“This is the 21st day of my participation in the First Challenge 2022. For details: First Challenge 2022.”
46. Translate numbers into strings
Force button topic link
Given a number, we translate it as a string as follows: 0 to “a”, 1 to “b”… 11 translated as “L”… 25 translates as “Z”. A number can have multiple translations. Program to implement a function that calculates how many different ways a number can be translated.
Example 1:
Input: 12258 Output: 5 Explanation: 12258 has 5 different translations, which are “bCCFI “,” bwFI “, “BCZI “,” MCFI “and “mzi”
Tip:
0 <= num < 2^31
Ideas:
This problem can be solved using dynamic programming. First, we need to find the dynamic programming equation:
- First of all define
dp[i]
saidi
Bit digital solutions. - If the first
i
Digit and digiti - 1
Bits of numbers can be combined and translated into strings. So,dp[i] = dp[i - 1] + dp[i - 2]
. The reason is that the last two digits can be combined or translated separately. In other words, when you unpack it, it’sdp[i - 1]
The number of; When it comes time to merge, it isdp[i - 2]
So the sum of the two is equal todp[i]
- If the first
i
Digit and digiti - 1
Digits cannot be combined. So,dp[i] = dp[i - 1]
. - Finally, you need to find the initial values for the dynamic programming. Available:
dp[0] = dp[1] = 1
. In other words,0
A digital and1
There’s only one way to translate a number.
Having found the dynamic programming equation, we now need to think about how to write the code. Code first:
Dynamic programming
/ * * *@param {number} num
* @return {number}* /
var translateNum = function(num) {
let s = String(num);
let a = 1;
let b = 1;
for (let i = 2; i <= s.length; i++) {
let temp = s.slice(i - 2, i);
let c = (temp >= '10') && (temp <= '25')? a + b : a; b = a; a = c; }return a;
};
Copy the code
- Time complexity O(n).
- Space complexity O(n).
Analysis:
To facilitate traversal, the number is first converted to a string for processing. Initialize the values of dp[0] and dp[1], both of which are 1.

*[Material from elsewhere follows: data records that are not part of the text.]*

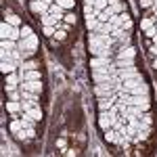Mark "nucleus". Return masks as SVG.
Segmentation results:
<instances>
[{
	"label": "nucleus",
	"mask_w": 157,
	"mask_h": 157,
	"mask_svg": "<svg viewBox=\"0 0 157 157\" xmlns=\"http://www.w3.org/2000/svg\"><path fill=\"white\" fill-rule=\"evenodd\" d=\"M88 42L90 44H105V46H111L115 42V38L111 34H101V32H90L88 34Z\"/></svg>",
	"instance_id": "1"
},
{
	"label": "nucleus",
	"mask_w": 157,
	"mask_h": 157,
	"mask_svg": "<svg viewBox=\"0 0 157 157\" xmlns=\"http://www.w3.org/2000/svg\"><path fill=\"white\" fill-rule=\"evenodd\" d=\"M44 34L50 38L52 34H55V25H44Z\"/></svg>",
	"instance_id": "29"
},
{
	"label": "nucleus",
	"mask_w": 157,
	"mask_h": 157,
	"mask_svg": "<svg viewBox=\"0 0 157 157\" xmlns=\"http://www.w3.org/2000/svg\"><path fill=\"white\" fill-rule=\"evenodd\" d=\"M57 147H59V149H65V140L59 138V140H57Z\"/></svg>",
	"instance_id": "32"
},
{
	"label": "nucleus",
	"mask_w": 157,
	"mask_h": 157,
	"mask_svg": "<svg viewBox=\"0 0 157 157\" xmlns=\"http://www.w3.org/2000/svg\"><path fill=\"white\" fill-rule=\"evenodd\" d=\"M153 21H157V13H155V17H153Z\"/></svg>",
	"instance_id": "35"
},
{
	"label": "nucleus",
	"mask_w": 157,
	"mask_h": 157,
	"mask_svg": "<svg viewBox=\"0 0 157 157\" xmlns=\"http://www.w3.org/2000/svg\"><path fill=\"white\" fill-rule=\"evenodd\" d=\"M117 75H120V80H130V78H136V75H140V73L136 71V67H128V69H117Z\"/></svg>",
	"instance_id": "9"
},
{
	"label": "nucleus",
	"mask_w": 157,
	"mask_h": 157,
	"mask_svg": "<svg viewBox=\"0 0 157 157\" xmlns=\"http://www.w3.org/2000/svg\"><path fill=\"white\" fill-rule=\"evenodd\" d=\"M38 67H40V63H36V61H23L19 69H21V73H23V71H32V69H38Z\"/></svg>",
	"instance_id": "19"
},
{
	"label": "nucleus",
	"mask_w": 157,
	"mask_h": 157,
	"mask_svg": "<svg viewBox=\"0 0 157 157\" xmlns=\"http://www.w3.org/2000/svg\"><path fill=\"white\" fill-rule=\"evenodd\" d=\"M113 65L117 69H128V67H134V59H115Z\"/></svg>",
	"instance_id": "18"
},
{
	"label": "nucleus",
	"mask_w": 157,
	"mask_h": 157,
	"mask_svg": "<svg viewBox=\"0 0 157 157\" xmlns=\"http://www.w3.org/2000/svg\"><path fill=\"white\" fill-rule=\"evenodd\" d=\"M19 75H21V82H34V80H40V71H38V69L23 71V73H19Z\"/></svg>",
	"instance_id": "15"
},
{
	"label": "nucleus",
	"mask_w": 157,
	"mask_h": 157,
	"mask_svg": "<svg viewBox=\"0 0 157 157\" xmlns=\"http://www.w3.org/2000/svg\"><path fill=\"white\" fill-rule=\"evenodd\" d=\"M111 36L115 38V40H117V38H121V36H124V27H115V29L111 32Z\"/></svg>",
	"instance_id": "28"
},
{
	"label": "nucleus",
	"mask_w": 157,
	"mask_h": 157,
	"mask_svg": "<svg viewBox=\"0 0 157 157\" xmlns=\"http://www.w3.org/2000/svg\"><path fill=\"white\" fill-rule=\"evenodd\" d=\"M19 88H21V90H29V92H42V84H40V80H34V82H21Z\"/></svg>",
	"instance_id": "8"
},
{
	"label": "nucleus",
	"mask_w": 157,
	"mask_h": 157,
	"mask_svg": "<svg viewBox=\"0 0 157 157\" xmlns=\"http://www.w3.org/2000/svg\"><path fill=\"white\" fill-rule=\"evenodd\" d=\"M128 21V15L126 13H120V15H113L111 19H109V23L113 25V27H124V23Z\"/></svg>",
	"instance_id": "10"
},
{
	"label": "nucleus",
	"mask_w": 157,
	"mask_h": 157,
	"mask_svg": "<svg viewBox=\"0 0 157 157\" xmlns=\"http://www.w3.org/2000/svg\"><path fill=\"white\" fill-rule=\"evenodd\" d=\"M19 109H23V105H21L19 101H9V103H6V111H11V113L19 111Z\"/></svg>",
	"instance_id": "21"
},
{
	"label": "nucleus",
	"mask_w": 157,
	"mask_h": 157,
	"mask_svg": "<svg viewBox=\"0 0 157 157\" xmlns=\"http://www.w3.org/2000/svg\"><path fill=\"white\" fill-rule=\"evenodd\" d=\"M32 34H34V32H32L29 25H21V38H29Z\"/></svg>",
	"instance_id": "25"
},
{
	"label": "nucleus",
	"mask_w": 157,
	"mask_h": 157,
	"mask_svg": "<svg viewBox=\"0 0 157 157\" xmlns=\"http://www.w3.org/2000/svg\"><path fill=\"white\" fill-rule=\"evenodd\" d=\"M17 48H19V50H34V52H36V48H38V36H36V34H32L29 38H21V40L17 42Z\"/></svg>",
	"instance_id": "4"
},
{
	"label": "nucleus",
	"mask_w": 157,
	"mask_h": 157,
	"mask_svg": "<svg viewBox=\"0 0 157 157\" xmlns=\"http://www.w3.org/2000/svg\"><path fill=\"white\" fill-rule=\"evenodd\" d=\"M0 36H2V40H4V38H11L15 42H19V40H21V29H17L15 25L4 21V23L0 25Z\"/></svg>",
	"instance_id": "2"
},
{
	"label": "nucleus",
	"mask_w": 157,
	"mask_h": 157,
	"mask_svg": "<svg viewBox=\"0 0 157 157\" xmlns=\"http://www.w3.org/2000/svg\"><path fill=\"white\" fill-rule=\"evenodd\" d=\"M151 25H153V19H149V17H147V19L140 21V29H149Z\"/></svg>",
	"instance_id": "27"
},
{
	"label": "nucleus",
	"mask_w": 157,
	"mask_h": 157,
	"mask_svg": "<svg viewBox=\"0 0 157 157\" xmlns=\"http://www.w3.org/2000/svg\"><path fill=\"white\" fill-rule=\"evenodd\" d=\"M57 4H59V6H63L65 11L73 9V0H57Z\"/></svg>",
	"instance_id": "23"
},
{
	"label": "nucleus",
	"mask_w": 157,
	"mask_h": 157,
	"mask_svg": "<svg viewBox=\"0 0 157 157\" xmlns=\"http://www.w3.org/2000/svg\"><path fill=\"white\" fill-rule=\"evenodd\" d=\"M0 48H2V50H17V42L11 40V38H4L2 44H0Z\"/></svg>",
	"instance_id": "20"
},
{
	"label": "nucleus",
	"mask_w": 157,
	"mask_h": 157,
	"mask_svg": "<svg viewBox=\"0 0 157 157\" xmlns=\"http://www.w3.org/2000/svg\"><path fill=\"white\" fill-rule=\"evenodd\" d=\"M121 0H109V4H111V6H113V4H120Z\"/></svg>",
	"instance_id": "33"
},
{
	"label": "nucleus",
	"mask_w": 157,
	"mask_h": 157,
	"mask_svg": "<svg viewBox=\"0 0 157 157\" xmlns=\"http://www.w3.org/2000/svg\"><path fill=\"white\" fill-rule=\"evenodd\" d=\"M94 2H97V0H86L84 4H90V6H94Z\"/></svg>",
	"instance_id": "34"
},
{
	"label": "nucleus",
	"mask_w": 157,
	"mask_h": 157,
	"mask_svg": "<svg viewBox=\"0 0 157 157\" xmlns=\"http://www.w3.org/2000/svg\"><path fill=\"white\" fill-rule=\"evenodd\" d=\"M107 6H109V0H97V2H94V13H97V17H98V13L105 11Z\"/></svg>",
	"instance_id": "22"
},
{
	"label": "nucleus",
	"mask_w": 157,
	"mask_h": 157,
	"mask_svg": "<svg viewBox=\"0 0 157 157\" xmlns=\"http://www.w3.org/2000/svg\"><path fill=\"white\" fill-rule=\"evenodd\" d=\"M90 55H92V57H109V55H111V46H105V44H90Z\"/></svg>",
	"instance_id": "5"
},
{
	"label": "nucleus",
	"mask_w": 157,
	"mask_h": 157,
	"mask_svg": "<svg viewBox=\"0 0 157 157\" xmlns=\"http://www.w3.org/2000/svg\"><path fill=\"white\" fill-rule=\"evenodd\" d=\"M155 27H157V25H155Z\"/></svg>",
	"instance_id": "36"
},
{
	"label": "nucleus",
	"mask_w": 157,
	"mask_h": 157,
	"mask_svg": "<svg viewBox=\"0 0 157 157\" xmlns=\"http://www.w3.org/2000/svg\"><path fill=\"white\" fill-rule=\"evenodd\" d=\"M21 128H23V121H21V120H15V121L11 124V132H13V134H15V132H19Z\"/></svg>",
	"instance_id": "24"
},
{
	"label": "nucleus",
	"mask_w": 157,
	"mask_h": 157,
	"mask_svg": "<svg viewBox=\"0 0 157 157\" xmlns=\"http://www.w3.org/2000/svg\"><path fill=\"white\" fill-rule=\"evenodd\" d=\"M155 38H157V36H155Z\"/></svg>",
	"instance_id": "37"
},
{
	"label": "nucleus",
	"mask_w": 157,
	"mask_h": 157,
	"mask_svg": "<svg viewBox=\"0 0 157 157\" xmlns=\"http://www.w3.org/2000/svg\"><path fill=\"white\" fill-rule=\"evenodd\" d=\"M40 19H42V23L44 25H59V19L61 17H57V15H50V13H44V15H40Z\"/></svg>",
	"instance_id": "13"
},
{
	"label": "nucleus",
	"mask_w": 157,
	"mask_h": 157,
	"mask_svg": "<svg viewBox=\"0 0 157 157\" xmlns=\"http://www.w3.org/2000/svg\"><path fill=\"white\" fill-rule=\"evenodd\" d=\"M138 84H143V75H136V78H130V80H124V82H121V90H124V92H130V90L136 88Z\"/></svg>",
	"instance_id": "7"
},
{
	"label": "nucleus",
	"mask_w": 157,
	"mask_h": 157,
	"mask_svg": "<svg viewBox=\"0 0 157 157\" xmlns=\"http://www.w3.org/2000/svg\"><path fill=\"white\" fill-rule=\"evenodd\" d=\"M134 55H136V50H134V46H126V48L121 46L115 59H134Z\"/></svg>",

Then loop through the string. Notice the loop condition here, because we need to cut two bits of the string to see if they can be combined. Since the Slice method is a left-closed and right-open interval, we traverse from the third bit, at index 2. And the termination condition is I ≤ S. length, again because it’s closed on the left and open on the right.
The truncated string is then used for comparison. If two characters can be combined or separated. Dp [I] = dp[i-1] + dp[i-2], so c = a + b. If dp[I] = dp[i-1] cannot be combined, c = a is executed.
Since dp[I] is only associated with the first two numbers, this is saved by maintaining additional variables. By alternating variables, the final result is the value of variable A, which can be returned.
In terms of complexity, time complexity is the number of traversal times of the string. Space complexity is the extra space required to convert to strings.
conclusion
Think of it as a special step-hopping problem, where each step has a number on it. The particularity lies in the fact that it is optional to jump one step or two steps. To jump two steps in this problem, one condition must be met, that is, only when the decimal number of the digits on the two steps to jump is between 10 and 25 can we jump.